Let’s just call it the Govs Fest.

Bringing attention to the three Honorary Oscar winners this year, the Academy will devote one night to each of them in the run-up to the big event. Each evening will be highlighted by a screening of one of their most significant film accomplishments and remarks from colleagues.

For Honorary Award recipient Dick Smith, the Acad is showing a newly restored digital version of the director’s cut of The Exorcist, perhaps the make-up wizard’s most famous work in which he transformed Linda Blair into the epitome of Satan. The Acad could have chosen Amadeus, which actually won Smith his only previous Oscar in 1984 for Best Makeup, or even The Godfather or Taxi Driver, but this is the way to go. You can bet if the Makeup category actually existed in 1973 when the William Friedkin film was released, it would have easily taken the prize (the Makeup category was not created until 1981). It will screen on Wednesday, November 9 with an introduction from Academy Governor Leonard Engelman and remarks from special guests including seven-time Oscar-winning makeup artist Rick Baker and the film’s cinematographer Owen Roizman. Smith will also be at the screening.

For Honorary Oscar recipient James Earl Jones, the Academy will show 1970’s The Great White Hope on Friday, November 11. It was his only Oscar-nominated performance (for Best Actor; he lost to George C. Scott’s Patton). Jones did win a Tony for the Broadway version two years earlier. Acad president Tom Sherak will introduce the screening, and there will be remarks from Jones colleagues including director Phillip Noyce and actor Courtney B. Vance.
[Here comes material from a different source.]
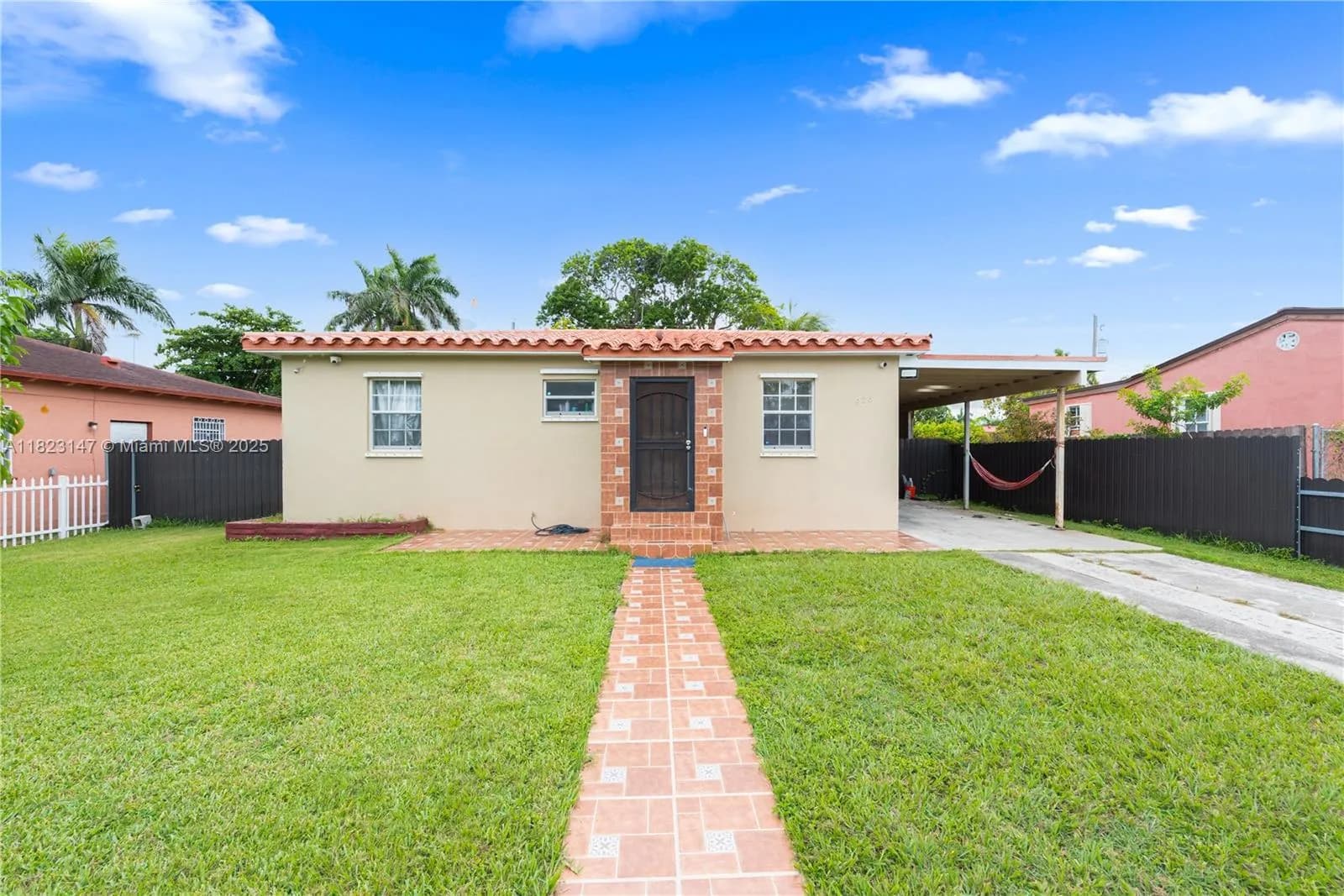 926 NW 3rd Ave, Homestead FL 33030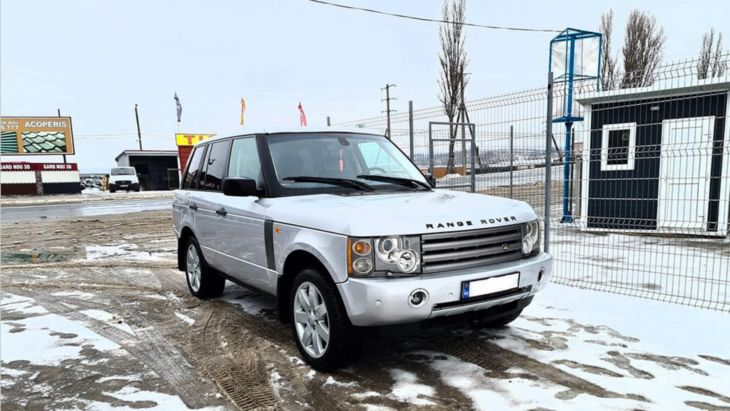 Un nou tip de escrocherie la vânzarea maşinilor în Moldova: procură şi înmatriculare nu fac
For Jean Hersholt Humanitarian winner Oprah Winfrey, the choice was simple. She’s only had significant roles in three theatrical movies, and the only one that anyone remembers is Steven Spielberg’s The Color Purple (1985), for which she was nominated as Best Supporting Actress. Sherak will introduce the film on Thursday, November 10, and there will be remarks from co-star Margaret Avery, who competed against her for Supporting Actress (they both lost to Angelica Huston) and was notorious that year for her controversial personal Oscar ad campaign.

Details are now posted on the Acad’s website. Tickets go on sale for all three films starting November 1 at Oscars.org, and the screenings begin at 7:30 PM. They are open to the general public unlike the actual Governors Awards, which aren’t televised and are strictly invitation-only. The latest edition is set for November 12 in the Grand Ballroom at Hollywood & Highland.